Входная дверь хлопнула, я содрогнулась. Мы в доме остались одни.
— Почему ты удивился тому, что я вижу татуировку? — сразу выпалила.
Теперь уже Марк удивился. Пробормотал что-то вроде: “Вот я так и знал!”.
—Ты кому-нибудь еще рассказывала? — безо всякого осуждения, просто вопрос.
— Пришлось, — неохотно ответила. — Друзьям. У нас был уговор: полная откровенность в обмен на посильную помощь. И потом, ты не сказал мне, что это военная тайна.
— Потому, что ее как бы и не существует, любимая. — Кот сел рядом, руку мою обобрал, пальцы целуя.
Любимая… одно только слово и я уже поплыла совершенно. Вот знает он, на что брать меня, глупую женщину.
— Я же видела? — прошептала тихонечко.
— Да. И нет. — Он снова поцеловал мою руку, прямо глядя в глаза. — А если я вдруг скажу тебе, что женился скоропостижно по этой причине, что ты со мной сделаешь?
Хороший вопрос. Но я даже не дрогнула.
— Не поверю, конечно.
— И ошибешься. Будь готова к такому всегда, моя дорогая. Это правда.
Смотрел очень серьезно. Что-то во мне было взбрыкнуло, куда-то собралось бежать, даже плакать немножко. Приструнила. За прошедшие дни очень многое изменилось во мне.
— Но существуют детали? — догадливая я такая.
— Умница. — Широко улыбнулся опять. — Обожаю. — рывком притянул к себе на колени, целуя.
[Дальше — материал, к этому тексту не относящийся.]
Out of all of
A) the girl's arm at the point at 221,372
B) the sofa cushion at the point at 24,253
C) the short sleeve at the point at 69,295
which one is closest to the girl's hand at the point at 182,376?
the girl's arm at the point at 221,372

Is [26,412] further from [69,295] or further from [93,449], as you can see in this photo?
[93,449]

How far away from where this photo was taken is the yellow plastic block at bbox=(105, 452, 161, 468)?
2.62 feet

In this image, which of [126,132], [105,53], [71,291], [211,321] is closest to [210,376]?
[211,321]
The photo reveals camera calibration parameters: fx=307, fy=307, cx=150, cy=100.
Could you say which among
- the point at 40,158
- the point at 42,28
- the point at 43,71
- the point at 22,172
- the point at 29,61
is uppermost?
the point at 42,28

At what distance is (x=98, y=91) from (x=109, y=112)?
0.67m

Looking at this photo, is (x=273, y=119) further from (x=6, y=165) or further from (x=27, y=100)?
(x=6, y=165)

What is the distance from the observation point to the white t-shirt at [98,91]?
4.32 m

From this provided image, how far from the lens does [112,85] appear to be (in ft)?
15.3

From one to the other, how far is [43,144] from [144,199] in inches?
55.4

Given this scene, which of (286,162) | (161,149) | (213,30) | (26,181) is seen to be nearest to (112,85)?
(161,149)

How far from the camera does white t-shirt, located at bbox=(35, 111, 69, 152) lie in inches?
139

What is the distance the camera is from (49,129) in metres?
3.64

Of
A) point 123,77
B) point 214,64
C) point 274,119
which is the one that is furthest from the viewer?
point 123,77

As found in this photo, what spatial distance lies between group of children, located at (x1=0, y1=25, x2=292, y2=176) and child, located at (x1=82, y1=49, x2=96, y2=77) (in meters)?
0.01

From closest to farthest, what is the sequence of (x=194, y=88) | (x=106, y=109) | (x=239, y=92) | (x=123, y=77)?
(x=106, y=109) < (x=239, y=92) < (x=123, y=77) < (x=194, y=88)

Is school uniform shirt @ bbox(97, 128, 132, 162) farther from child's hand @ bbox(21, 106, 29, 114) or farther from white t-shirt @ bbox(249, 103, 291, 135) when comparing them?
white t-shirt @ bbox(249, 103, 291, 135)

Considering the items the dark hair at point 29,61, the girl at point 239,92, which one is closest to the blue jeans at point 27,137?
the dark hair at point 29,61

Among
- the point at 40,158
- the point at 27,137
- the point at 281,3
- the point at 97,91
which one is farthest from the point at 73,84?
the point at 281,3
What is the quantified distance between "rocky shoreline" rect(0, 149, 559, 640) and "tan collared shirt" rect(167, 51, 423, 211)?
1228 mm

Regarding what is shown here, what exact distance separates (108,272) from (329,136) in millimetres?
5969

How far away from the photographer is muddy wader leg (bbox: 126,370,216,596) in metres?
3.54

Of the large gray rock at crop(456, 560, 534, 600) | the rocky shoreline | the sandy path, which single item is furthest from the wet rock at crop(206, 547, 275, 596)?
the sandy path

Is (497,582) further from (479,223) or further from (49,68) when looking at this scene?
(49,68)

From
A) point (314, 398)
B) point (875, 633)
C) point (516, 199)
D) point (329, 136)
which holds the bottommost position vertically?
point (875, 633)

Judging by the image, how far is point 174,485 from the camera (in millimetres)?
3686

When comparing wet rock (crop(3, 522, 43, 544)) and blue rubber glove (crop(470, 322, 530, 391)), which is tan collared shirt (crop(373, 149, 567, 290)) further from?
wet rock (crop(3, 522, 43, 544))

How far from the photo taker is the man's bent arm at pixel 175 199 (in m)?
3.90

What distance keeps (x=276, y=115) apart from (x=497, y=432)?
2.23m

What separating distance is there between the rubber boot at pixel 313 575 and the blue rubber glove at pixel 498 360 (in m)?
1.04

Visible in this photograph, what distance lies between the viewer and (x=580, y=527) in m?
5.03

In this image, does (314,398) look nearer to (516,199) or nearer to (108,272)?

— Продолжай, — промурлыкала я в ответ.
Он тяжко вздохнул, целуй теперь уже лоб, убирая за ухо кудрявую прядку моих непослушных волос.
— Это видеть не может никто. Кроме мастера, нанесшего татуировку и меня. Мастера больше нет. Остаюсь лишь я. И… ты. — он мне опять улыбнулся продолжив. — Эта морда — моя третья сущность. Подаренная мне моим мастером и делающая практически неуязвимым.
— Да… я успела оценить степень твоей этой неуязвимости.
Позволила себе долю скепсиса. Я такая.
— А вот тут мы дошли до самого неприятного.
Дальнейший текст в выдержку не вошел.